This blog post will explore 20 key facts and figures regarding global supply chain management, from revenue growth achieved by high performing companies through disruptions caused by COVID-19 and beyond.

We’ll also look at trends in digitization, automation, risk assessment practices as well as blockchain technology adoption within this sector. By understanding these stats better we can gain valuable insights into how our own organizations should approach their operations for maximum efficiency and profitability.

The Most Important Statistics
79% of companies with high-performing supply chains achieve better than average revenue growth within their industries. This statistic is a powerful indicator of the impact that a high-performing supply chain can have on a company’s bottom line. It demonstrates that investing in supply chain optimization can lead to increased revenue growth, which is a key goal for any business. As such, this statistic is an important one to consider when discussing the importance of supply chain management and its potential to drive success. Supply chain disruptions result in a 3-5% increase in expenses and a 7% decrease in sales. This statistic is a stark reminder of the financial implications of supply chain disruptions. It highlights the fact that not only do these disruptions lead to a decrease in sales, but they also result in an increase in expenses. This is a clear indication that supply chain disruptions can have a significant impact on a business’s bottom line.

Supply Chain Statistics Overview

Companies in the top-quartile for supply chain digitization have 20% lower operating costs and 11% greater EBIT.

This statistic is a powerful testament to the value of supply chain digitization. It shows that companies who have embraced digital solutions for their supply chain operations are reaping the rewards in the form of lower operating costs and higher profits. This is a compelling argument for businesses to invest in digital supply chain solutions and demonstrates the potential for significant cost savings and increased profitability.
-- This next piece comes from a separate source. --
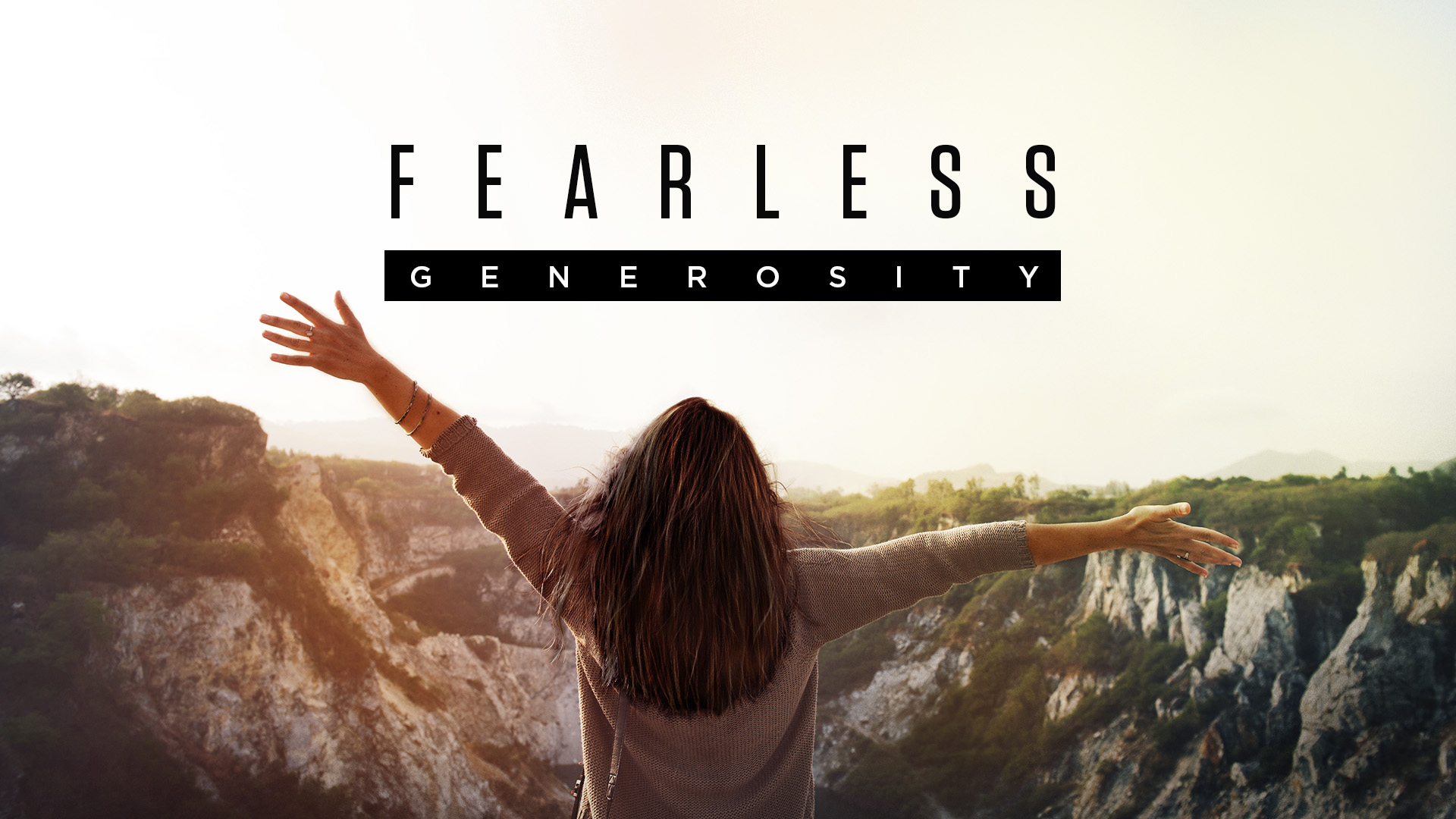 Fearless Generosity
Global supply chain management software revenues were estimated to be $15 billion in 2020.

This statistic is a testament to the immense value of supply chain management software in today’s world. It highlights the fact that businesses are increasingly relying on these solutions to streamline their operations and maximize efficiency. This is a clear indication that supply chain management software is becoming an integral part of the modern business landscape, and its importance is only expected to grow in the future.

Over 80% of businesses have experienced a supply chain disruption in the past 12 months.
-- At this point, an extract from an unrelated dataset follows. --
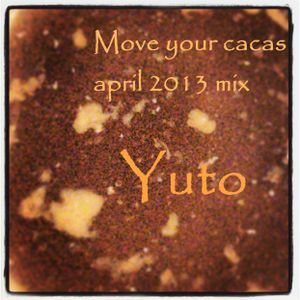 Yuto - Move your cacas april 2013 mix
This statistic is a stark reminder of the fragility of supply chains in the modern world. It highlights the fact that even the most well-prepared businesses are vulnerable to disruption, and that supply chain management is an increasingly important factor in business success. This statistic is a powerful illustration of the need for businesses to take proactive steps to ensure their supply chains are resilient and secure.

71% of organizations have more than 50 suppliers in their supply chain.
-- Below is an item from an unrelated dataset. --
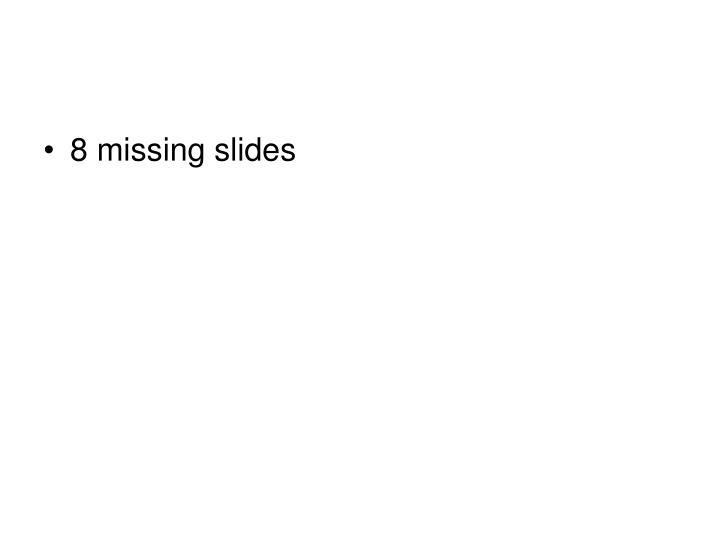 8 missing slides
This statistic is indicative of the complexity of modern supply chains. With so many suppliers, organizations must be able to effectively manage their relationships and ensure that their supply chain is running smoothly. This statistic is a testament to the importance of having a well-structured and efficient supply chain in order to remain competitive in today’s market.

Over 50% of firms believe that increased digitization and automation will increase the resilience of their supply chains.

This statistic is a testament to the fact that businesses are recognizing the importance of digitization and automation in order to ensure the resilience of their supply chains. It shows that companies are taking proactive steps to ensure that their supply chains are able to withstand any disruptions that may arise. This is an encouraging sign that businesses are taking the necessary steps to ensure that their supply chains remain reliable and efficient.

Supply chain risk management can add up to 70% additional value by reducing costs.

This statistic is a powerful reminder of the potential that supply chain risk management holds for businesses. By reducing costs, it can add up to 70% additional value, making it an invaluable tool for any organization looking to maximize their profits. This statistic is a testament to the importance of supply chain risk management and its ability to help businesses reach their goals.

By 2025, the use of robotics in the supply chain was expected to grow by 14% annually.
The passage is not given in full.